DEV Community

Noah
Noah

Posted on

Cautions When Using readonly in TypeScript

The basic of readonly property

In Type Script, you can make the object of the properties of an object read-only.

const person: { readonly name: string  } = { name: 'Mike' }

person.name = 21;
// → Cannot assign to 'name' because it is a read-only property.
Enter fullscreen mode Exit fullscreen mode

⚠️① readonly is only at compile-time

In the compiled JavaScript code, the readonly declaration is removed, so it will not be detected as an error at runtime.

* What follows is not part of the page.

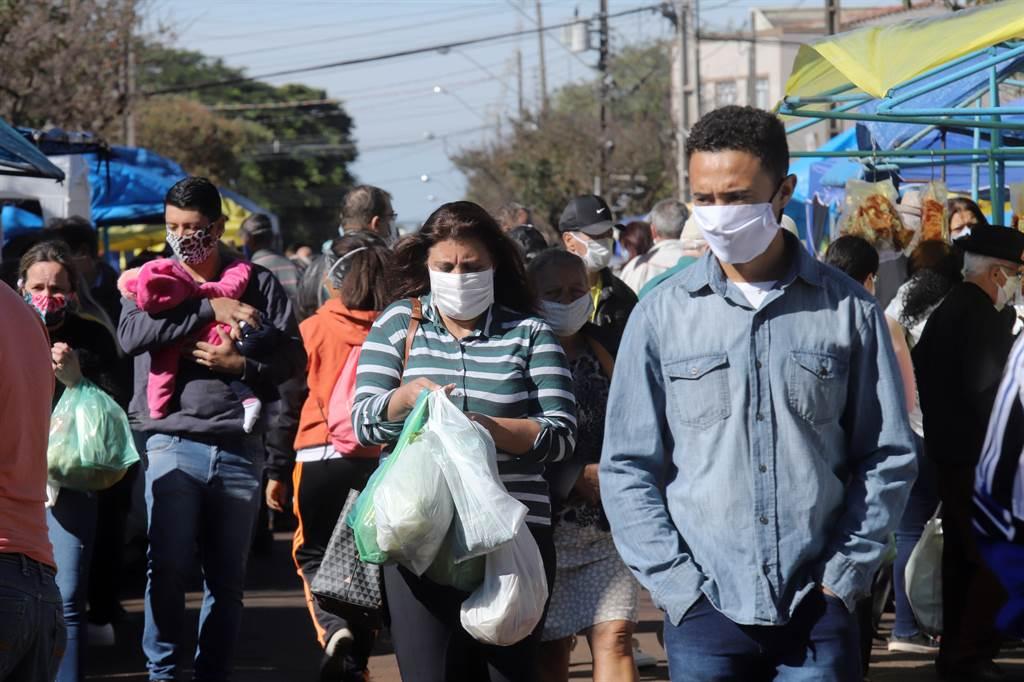 因新型冠状病毒大流行,巴西禁止举行嘉年华狂欢节庆祝活动。示意图/shutterstock(photo:ChinaTimes)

⚠️② readonly is not recursive.

const person: {
  readonly name: string;
  readonly academicBackground: {
    primarySchool: string
  }
} = {
  name: 'Mike',
  academicBackground: {
    primarySchool: 'School A'
  }
}

person.academicBackground.primarySchool = 'School B'
// You can change `person.academicBackground.primarySchool`
Enter fullscreen mode Exit fullscreen mode

If you want to make it read-only, also you need to put readonly to primarySchool.

const person: {
  readonly name: string;
  readonly academicBackground: {
    readonly primarySchool: string
  }
} = {
  name: 'Mike',
  academicBackground: {
    primarySchool: 'School A'
  }
}

person.academicBackground.primarySchool = 'School B'
// → Cannot assign to 'primarySchool' because it is a read-only property.
Enter fullscreen mode Exit fullscreen mode

Readonly

When the number of properties increases, adding readonly to each one becomes cumbersome and increases the amount of code.
You can refactor by using Readonly.

const obj: {
  readonly a : string;
  readonly b: string;
  readonly c: string;
  readonly d: string;
} = {
  a: 'a',
  b: 'b',
  c: 'c',
  d: 'd'
}

// ↓

const obj: Readonly<{
  a : string;
  b: string;
  c: string;
  d: string;
}> = {
  a: 'a',
  b: 'b',
  c: 'c',
  d: 'd'
}
Enter fullscreen mode Exit fullscreen mode

Happy Coding☀️

Top comments (0)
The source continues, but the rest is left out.